Description of the task: Keep the lines exact and the pictures out as you repeat the following listing.
___ Exercise material
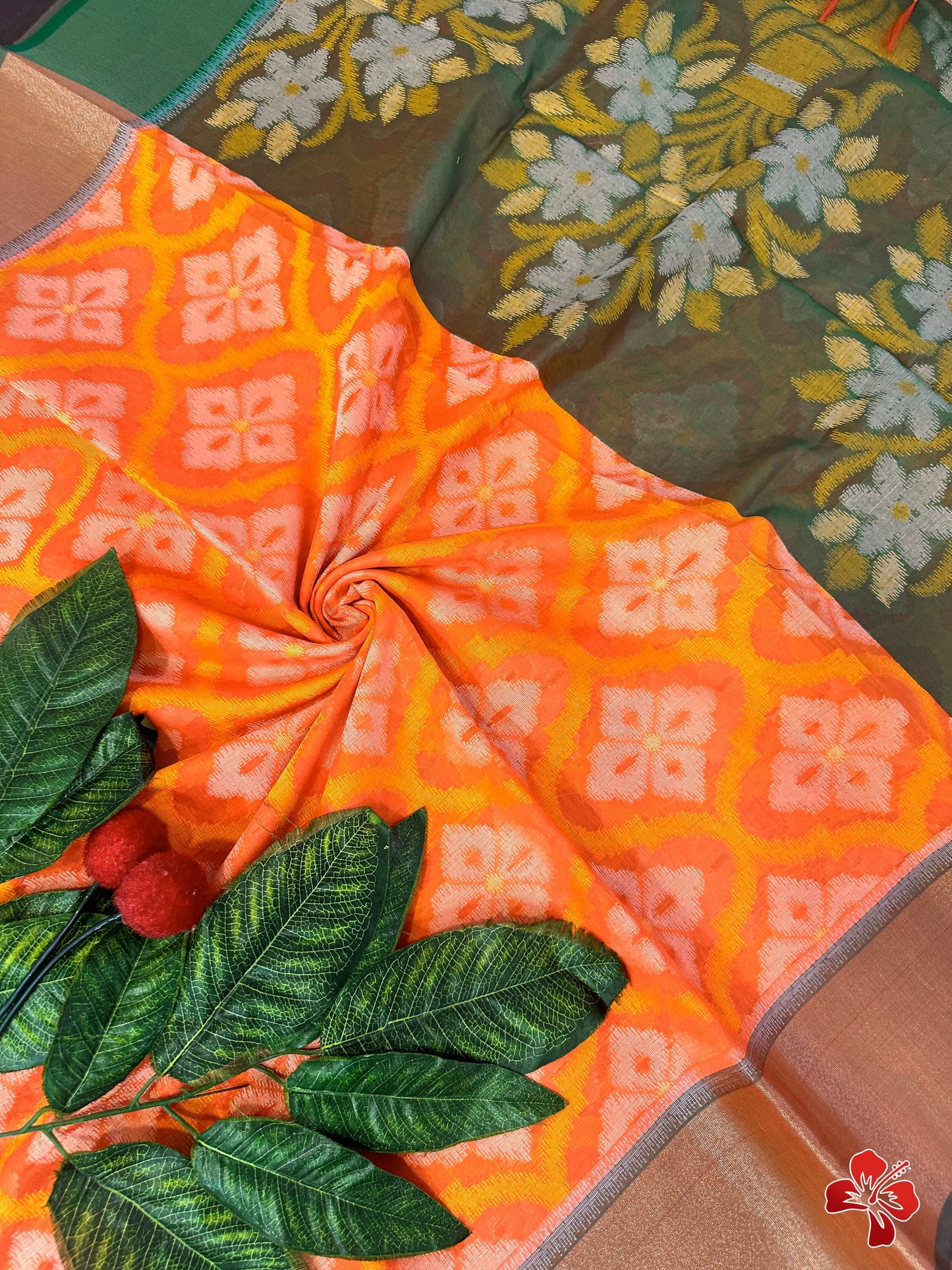 Pure Banarasi Cotton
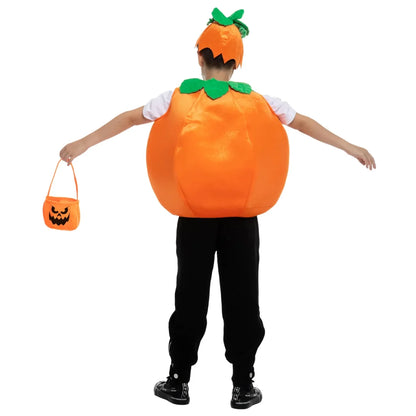 Child Pumpkin Halloween Costume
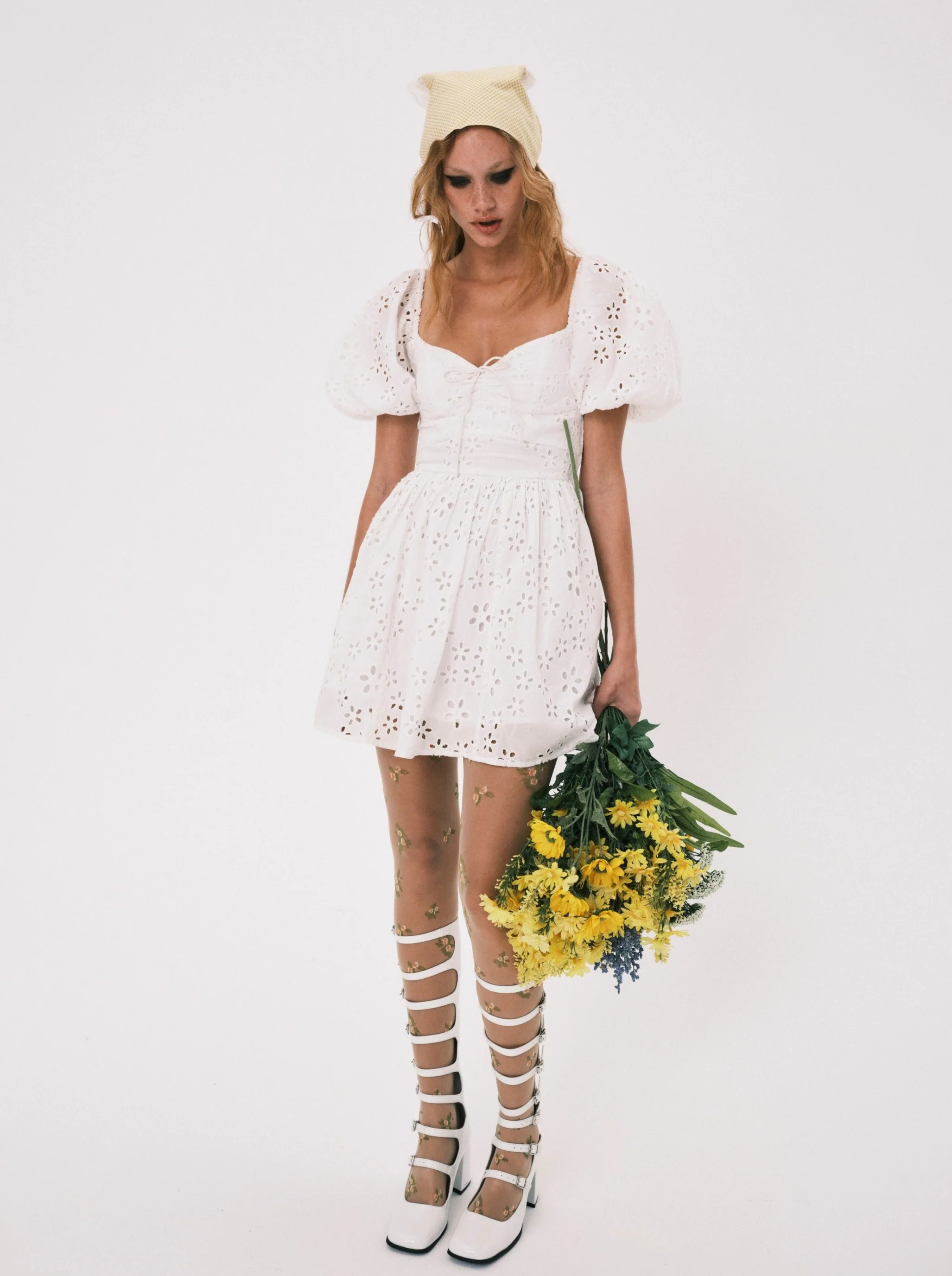Jocelyn Mini Dress | For Love & Lemons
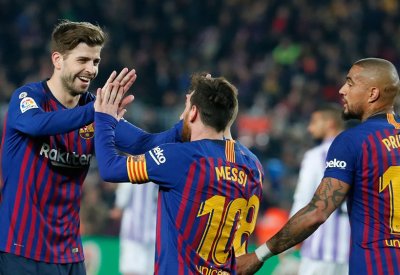 مهاجم برشلونة السابق: كذبت بشأن ميسي للانضمام إلى الفريق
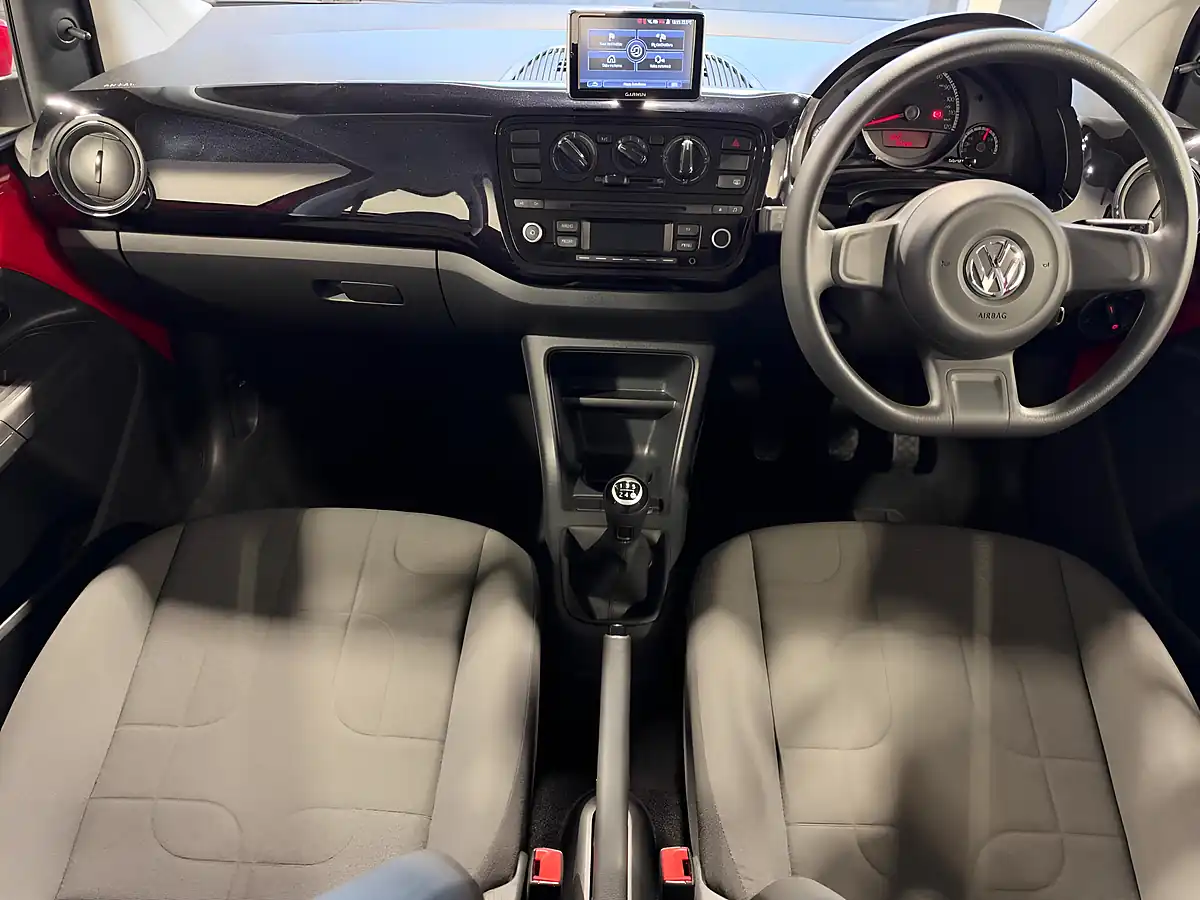 Used 2015 Volkswagen Up! Move Up! Red - Interior and Exterior details 11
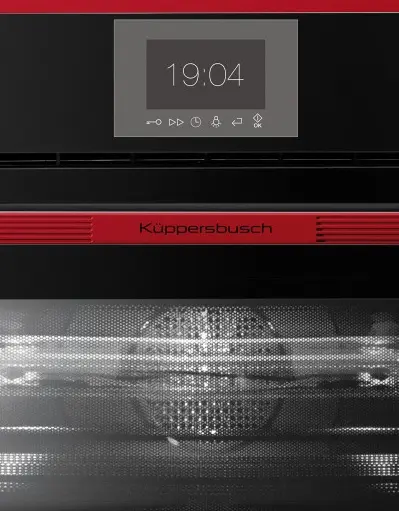 Компактный духовой шкаф с микроволнами Kuppersbusch CBM 6550.0 S8 фото 2 в Ростове-на-Дону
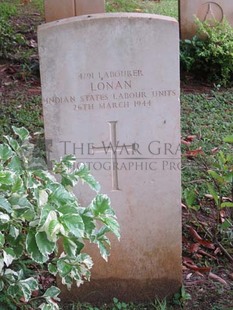 TRINCOMALEE WAR CEMETERY - LONAN, 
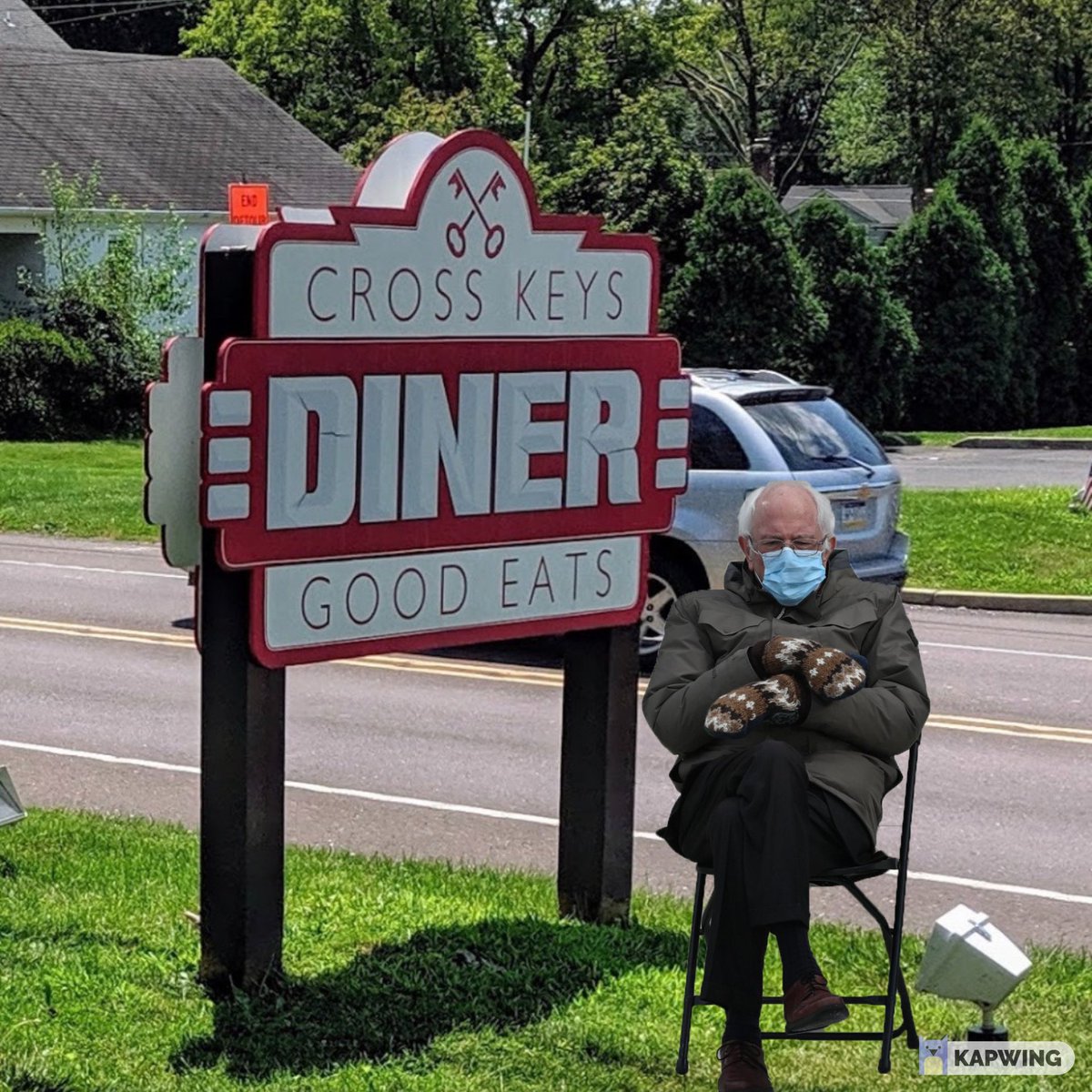 Cross Keys Diner tweet media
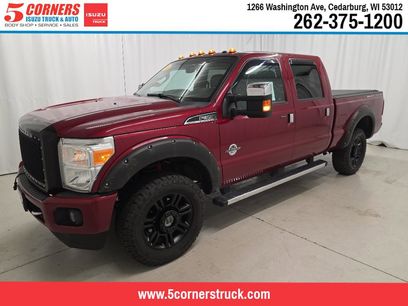 Used 2014 Ford F350 Platinum w/ FX4 Off-Road Package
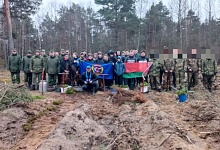Военные подключились к республиканской акции «Лес! Добро! Порядок!»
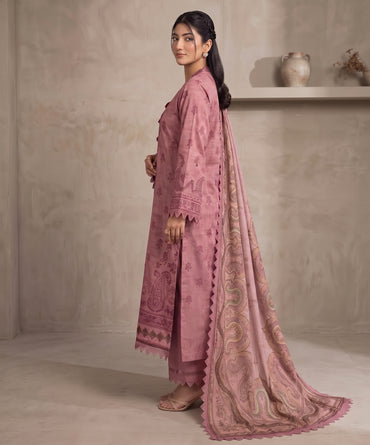Mausummery Digital Printed Linen 3PC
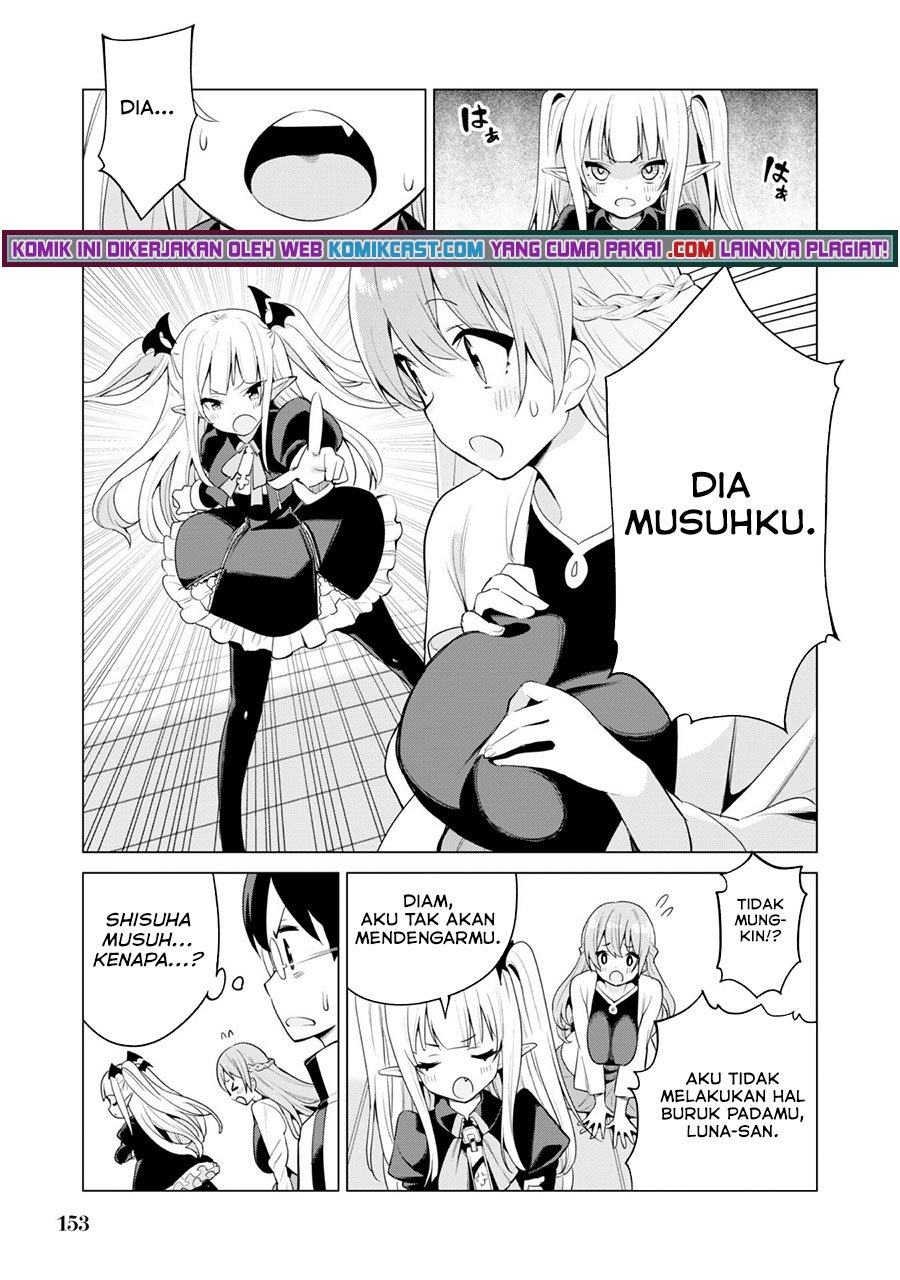 Gacha wo Mawashite Nakama wo Fuyasu Saikyou no Bishoujo Gundan wo Tsukuriagero Chapter 36 - halaman 8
______
Reply to the exercise:
 Pure Banarasi Cotton
 Child Pumpkin Halloween Costume
Jocelyn Mini Dress | For Love & Lemons
 مهاجم برشلونة السابق: كذبت بشأن ميسي للانضمام إلى الفريق
 Used 2015 Volkswagen Up! Move Up! Red - Interior and Exterior details 11
 Компактный духовой шкаф с микроволнами Kuppersbusch CBM 6550.0 S8 фото 2 в Ростове-на-Дону
 TRINCOMALEE WAR CEMETERY - LONAN, 
 Cross Keys Diner tweet media
 Used 2014 Ford F350 Platinum w/ FX4 Off-Road Package
Военные подключились к республиканской акции «Лес! Добро! Порядок!»
Mausummery Digital Printed Linen 3PC
 Gacha wo Mawashite Nakama wo Fuyasu Saikyou no Bishoujo Gundan wo Tsukuriagero Chapter 36 - halaman 8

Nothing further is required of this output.